Role:
UX Developer
Tools:
Figjam, Slack, Figma, Visual Studio Code, SASS, JavaScript, ISML, Google Lighthouse
Timeline:
August 2024 to December 2024
Team:
Felix Madsen, Keith Elder, Kerith Reid, Bernard Lawrence

What’s on Fire Mountain?
Fire Mountain Gems and Beads is the largest jewelry crafting supplier on the west coast of the United States. Their website is an e-commerce site that also functions as a blog or newsletter about the company.
Optimize, Optimize, Optimize
The Fire Mountain Gems and Beads company has prided itself on a user first mindset long before they had the opportunity to build a website. Unfortunately, site performance did not reflect this commitment to their customer base. I wanted to remove as many pain points as possible for returning customers and make the site easier to use for new shoppers.
Navigation Menu Overhaul



The first pain point I found on this project was the amount of clicks needed to find a specific product. Originally, the dropdown menus could only be engaged with a click, with further clicks within the dropdown menu taking the user to a specific catalogue.
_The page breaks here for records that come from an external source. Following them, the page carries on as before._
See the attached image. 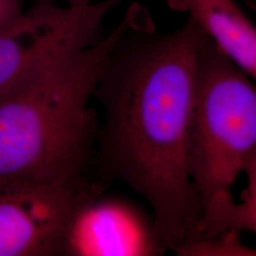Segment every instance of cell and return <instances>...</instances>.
I'll list each match as a JSON object with an SVG mask.
<instances>
[{"label":"cell","instance_id":"cell-1","mask_svg":"<svg viewBox=\"0 0 256 256\" xmlns=\"http://www.w3.org/2000/svg\"><path fill=\"white\" fill-rule=\"evenodd\" d=\"M122 23L94 92L104 111L94 167L99 182H122L149 202L156 236L176 254L200 234L187 146L204 32L189 18L158 32L138 3Z\"/></svg>","mask_w":256,"mask_h":256},{"label":"cell","instance_id":"cell-2","mask_svg":"<svg viewBox=\"0 0 256 256\" xmlns=\"http://www.w3.org/2000/svg\"><path fill=\"white\" fill-rule=\"evenodd\" d=\"M122 25L0 97V184L92 182L100 126L90 104Z\"/></svg>","mask_w":256,"mask_h":256},{"label":"cell","instance_id":"cell-3","mask_svg":"<svg viewBox=\"0 0 256 256\" xmlns=\"http://www.w3.org/2000/svg\"><path fill=\"white\" fill-rule=\"evenodd\" d=\"M187 166L202 204L200 238L256 229V200L232 188L256 167V90L252 78L205 34L198 52Z\"/></svg>","mask_w":256,"mask_h":256},{"label":"cell","instance_id":"cell-4","mask_svg":"<svg viewBox=\"0 0 256 256\" xmlns=\"http://www.w3.org/2000/svg\"><path fill=\"white\" fill-rule=\"evenodd\" d=\"M124 1L62 7L55 0H36L0 30V97L58 55L99 42L104 36L106 16Z\"/></svg>","mask_w":256,"mask_h":256},{"label":"cell","instance_id":"cell-5","mask_svg":"<svg viewBox=\"0 0 256 256\" xmlns=\"http://www.w3.org/2000/svg\"><path fill=\"white\" fill-rule=\"evenodd\" d=\"M93 183L0 184V256H63L70 214Z\"/></svg>","mask_w":256,"mask_h":256},{"label":"cell","instance_id":"cell-6","mask_svg":"<svg viewBox=\"0 0 256 256\" xmlns=\"http://www.w3.org/2000/svg\"><path fill=\"white\" fill-rule=\"evenodd\" d=\"M94 182L76 204L64 232L63 256H156L165 250L153 221L130 202L102 196Z\"/></svg>","mask_w":256,"mask_h":256},{"label":"cell","instance_id":"cell-7","mask_svg":"<svg viewBox=\"0 0 256 256\" xmlns=\"http://www.w3.org/2000/svg\"><path fill=\"white\" fill-rule=\"evenodd\" d=\"M184 12L252 79L256 77V28L236 0H164Z\"/></svg>","mask_w":256,"mask_h":256},{"label":"cell","instance_id":"cell-8","mask_svg":"<svg viewBox=\"0 0 256 256\" xmlns=\"http://www.w3.org/2000/svg\"><path fill=\"white\" fill-rule=\"evenodd\" d=\"M182 256H254L256 250L247 247L238 230H228L216 236L200 238L183 246L176 254Z\"/></svg>","mask_w":256,"mask_h":256},{"label":"cell","instance_id":"cell-9","mask_svg":"<svg viewBox=\"0 0 256 256\" xmlns=\"http://www.w3.org/2000/svg\"><path fill=\"white\" fill-rule=\"evenodd\" d=\"M24 10L23 0H0V30L18 18Z\"/></svg>","mask_w":256,"mask_h":256},{"label":"cell","instance_id":"cell-10","mask_svg":"<svg viewBox=\"0 0 256 256\" xmlns=\"http://www.w3.org/2000/svg\"><path fill=\"white\" fill-rule=\"evenodd\" d=\"M63 1L68 4V6H72V7L86 6L95 2V0H63Z\"/></svg>","mask_w":256,"mask_h":256}]
</instances>
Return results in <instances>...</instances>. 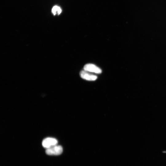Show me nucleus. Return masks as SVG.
<instances>
[{"instance_id":"obj_6","label":"nucleus","mask_w":166,"mask_h":166,"mask_svg":"<svg viewBox=\"0 0 166 166\" xmlns=\"http://www.w3.org/2000/svg\"><path fill=\"white\" fill-rule=\"evenodd\" d=\"M164 152V153H166V151H164V152Z\"/></svg>"},{"instance_id":"obj_4","label":"nucleus","mask_w":166,"mask_h":166,"mask_svg":"<svg viewBox=\"0 0 166 166\" xmlns=\"http://www.w3.org/2000/svg\"><path fill=\"white\" fill-rule=\"evenodd\" d=\"M80 74L82 78L88 81H95L97 78L96 75L90 73L84 70L81 71Z\"/></svg>"},{"instance_id":"obj_5","label":"nucleus","mask_w":166,"mask_h":166,"mask_svg":"<svg viewBox=\"0 0 166 166\" xmlns=\"http://www.w3.org/2000/svg\"><path fill=\"white\" fill-rule=\"evenodd\" d=\"M51 11L54 15L56 14L59 15L61 13L62 10L60 7L56 5L53 7Z\"/></svg>"},{"instance_id":"obj_1","label":"nucleus","mask_w":166,"mask_h":166,"mask_svg":"<svg viewBox=\"0 0 166 166\" xmlns=\"http://www.w3.org/2000/svg\"><path fill=\"white\" fill-rule=\"evenodd\" d=\"M63 152V148L61 146L56 145L49 148L46 149V153L49 155H59Z\"/></svg>"},{"instance_id":"obj_2","label":"nucleus","mask_w":166,"mask_h":166,"mask_svg":"<svg viewBox=\"0 0 166 166\" xmlns=\"http://www.w3.org/2000/svg\"><path fill=\"white\" fill-rule=\"evenodd\" d=\"M57 143L58 141L56 139L47 137L43 140L42 144L43 147L46 149L57 145Z\"/></svg>"},{"instance_id":"obj_3","label":"nucleus","mask_w":166,"mask_h":166,"mask_svg":"<svg viewBox=\"0 0 166 166\" xmlns=\"http://www.w3.org/2000/svg\"><path fill=\"white\" fill-rule=\"evenodd\" d=\"M84 70L89 72L96 73H101L102 72L101 69L95 65L92 64H86L84 67Z\"/></svg>"}]
</instances>
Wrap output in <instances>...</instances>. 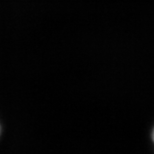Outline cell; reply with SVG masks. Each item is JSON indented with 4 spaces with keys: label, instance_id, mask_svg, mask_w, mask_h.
Instances as JSON below:
<instances>
[{
    "label": "cell",
    "instance_id": "6da1fadb",
    "mask_svg": "<svg viewBox=\"0 0 154 154\" xmlns=\"http://www.w3.org/2000/svg\"><path fill=\"white\" fill-rule=\"evenodd\" d=\"M152 139H153V142H154V129H153V132H152Z\"/></svg>",
    "mask_w": 154,
    "mask_h": 154
}]
</instances>
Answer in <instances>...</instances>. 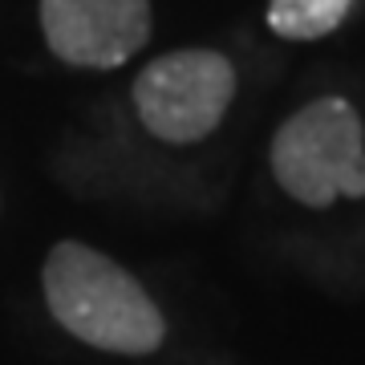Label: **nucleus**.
Returning a JSON list of instances; mask_svg holds the SVG:
<instances>
[{
  "label": "nucleus",
  "instance_id": "nucleus-1",
  "mask_svg": "<svg viewBox=\"0 0 365 365\" xmlns=\"http://www.w3.org/2000/svg\"><path fill=\"white\" fill-rule=\"evenodd\" d=\"M45 300L73 337L106 353H155L167 333L146 288L110 256L73 240L45 260Z\"/></svg>",
  "mask_w": 365,
  "mask_h": 365
},
{
  "label": "nucleus",
  "instance_id": "nucleus-2",
  "mask_svg": "<svg viewBox=\"0 0 365 365\" xmlns=\"http://www.w3.org/2000/svg\"><path fill=\"white\" fill-rule=\"evenodd\" d=\"M272 175L304 207L365 195V126L345 98H317L272 138Z\"/></svg>",
  "mask_w": 365,
  "mask_h": 365
},
{
  "label": "nucleus",
  "instance_id": "nucleus-3",
  "mask_svg": "<svg viewBox=\"0 0 365 365\" xmlns=\"http://www.w3.org/2000/svg\"><path fill=\"white\" fill-rule=\"evenodd\" d=\"M235 98V69L223 53L179 49L155 57L134 81V110L163 143H199Z\"/></svg>",
  "mask_w": 365,
  "mask_h": 365
},
{
  "label": "nucleus",
  "instance_id": "nucleus-4",
  "mask_svg": "<svg viewBox=\"0 0 365 365\" xmlns=\"http://www.w3.org/2000/svg\"><path fill=\"white\" fill-rule=\"evenodd\" d=\"M49 49L81 69H114L150 37L146 0H41Z\"/></svg>",
  "mask_w": 365,
  "mask_h": 365
},
{
  "label": "nucleus",
  "instance_id": "nucleus-5",
  "mask_svg": "<svg viewBox=\"0 0 365 365\" xmlns=\"http://www.w3.org/2000/svg\"><path fill=\"white\" fill-rule=\"evenodd\" d=\"M353 0H272L268 29L288 41H317L349 16Z\"/></svg>",
  "mask_w": 365,
  "mask_h": 365
}]
</instances>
I had these menus drop down when the user hovered on them, instead. I also added highlights to help the user navigate and slight delays to avoid jarring changes to the page. The sale button was highlighted red on hovering and had red text normally because that’s where most returning customers wanted to go. User research showed this slight delay and informative use of color made the sight much easier to navigate.
Search Engine Optimization



Our site was not being favored by Google’s search engine rankings. A quick analysis found that our site was much slower than it should have been. A few weeks of refactoring revealed redundant libraries, unnecessary javascript, and images far larger than necessary. I also applied the ‘lazyloading’ tag to any images below the fold and wrote a quick algorithm to recognize when a div was being populated from a template below the fold. These efforts improved our Search Engine Optimization Score from less than sixty to greater than ninety.
P65 Compliance Messaging




In 2024 the State of California passed Proposition 65, officially known as the Safe Drinking Water and Toxic Enforcement Act, a piece of legislation that required businesses to warn their customers if any of their products contain any products that can cause cancer or birth defects.
I added these toxin warnings to out site in a way that would make them difficult to ignore but manageable for users. I deliberately made the copy for these warnings as short as possible while still remaining informative. I was acutely aware of alert fatigue and how necessary this information was.
The warning appears in bright yellow directly above the product description and is two sentences long. This was to ensure that users read the warning as soon as they recognized what it was, rather than scrolling by it. The warning can be minimized by clicking on it, but that requires users to engage with the warning.
Key Takeaways and Future Projects
Iterative development is our only bulwark against technical debt. The Fire Mountain Gems and Beads team did the smart thing and used a relatively slow time to make changes they knew their site needed. We collected and organized the findings of our user research to leave better records for future developers.